Es ist doch unglaublich, daß zwar chemische Veränderungen des Saatguts zu kennzeichnen sind, nicht aber gentechnische. Und meine Frage ist, auch an die Abgeordneten der sozialdemokratischen Fraktion: Wie halten Sie es mit den Versprechen Ihrer Bundesministerin, die für Konsumentenschutz zuständig ist? Sie hat im Zusammenhang mit dem Volksbegehren erklärt, sie unterstütze zwar nicht das Volksbegehren – das hatte eine klare Linie: keine Freisetzungen in Österreich, keine Gentechnik in der Landwirtschaft und in der Nahrung, ein vorsichtiges Ja zur Gentechnik in der Medizin –, sie schließe sich diesem Standpunkt nicht an, wohl aber trete sie für eine lückenlose Kennzeichnung ein.

Jetzt auf einmal kommt ein Saatgutgesetz, in dem keine Kennzeichnung von gentechnisch verändertem Saatgut vorgesehen ist, auch keine Kennzeichnung von bestrahltem Saatgut – und auf einmal gehen offenbar die SP-Minister im Ministerrat mit. Ich frage Sie: Was ist denn das, wenn nicht ein Bruch eines Versprechens? (Beifall bei den Grünen.)
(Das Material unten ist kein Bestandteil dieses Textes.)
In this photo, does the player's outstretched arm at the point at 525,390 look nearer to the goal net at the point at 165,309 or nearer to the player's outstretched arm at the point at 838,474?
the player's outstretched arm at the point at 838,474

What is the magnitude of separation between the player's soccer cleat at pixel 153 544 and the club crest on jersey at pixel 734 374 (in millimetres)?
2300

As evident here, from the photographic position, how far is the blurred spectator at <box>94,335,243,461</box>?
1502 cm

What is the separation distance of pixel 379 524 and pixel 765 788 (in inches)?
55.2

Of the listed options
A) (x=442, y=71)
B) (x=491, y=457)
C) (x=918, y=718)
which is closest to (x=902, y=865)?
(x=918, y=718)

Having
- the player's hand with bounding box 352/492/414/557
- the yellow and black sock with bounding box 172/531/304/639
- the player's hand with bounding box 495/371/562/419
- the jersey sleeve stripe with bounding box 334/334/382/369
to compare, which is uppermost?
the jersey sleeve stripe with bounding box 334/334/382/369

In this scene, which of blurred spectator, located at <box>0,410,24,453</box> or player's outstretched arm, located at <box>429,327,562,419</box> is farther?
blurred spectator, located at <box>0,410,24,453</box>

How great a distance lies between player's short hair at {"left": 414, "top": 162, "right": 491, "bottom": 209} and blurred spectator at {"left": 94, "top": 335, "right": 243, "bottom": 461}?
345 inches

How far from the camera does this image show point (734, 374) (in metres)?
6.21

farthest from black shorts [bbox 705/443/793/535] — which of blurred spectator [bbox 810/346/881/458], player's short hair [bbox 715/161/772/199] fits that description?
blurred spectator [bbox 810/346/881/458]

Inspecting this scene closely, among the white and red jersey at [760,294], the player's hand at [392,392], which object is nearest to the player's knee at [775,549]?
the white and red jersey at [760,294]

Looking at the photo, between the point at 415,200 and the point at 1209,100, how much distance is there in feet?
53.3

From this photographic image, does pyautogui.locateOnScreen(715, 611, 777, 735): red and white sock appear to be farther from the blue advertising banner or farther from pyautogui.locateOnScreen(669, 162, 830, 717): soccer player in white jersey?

Das ist doch eine Verhöhnung der Bevölkerung, wenn Sie vorher sagen: keine totale Absage an Freisetzungen, aber keine Freisetzungen, bevor wir nicht eine klare, eine verschuldensunabhängige Haftungsregelung und eine lückenlose Kennzeichnung haben!, und jetzt ein neues Gesetz, das keine Kennzeichnung vorsieht, vorgelegt wird und Sie wieder mitgehen! Wie weit soll denn das noch gehen?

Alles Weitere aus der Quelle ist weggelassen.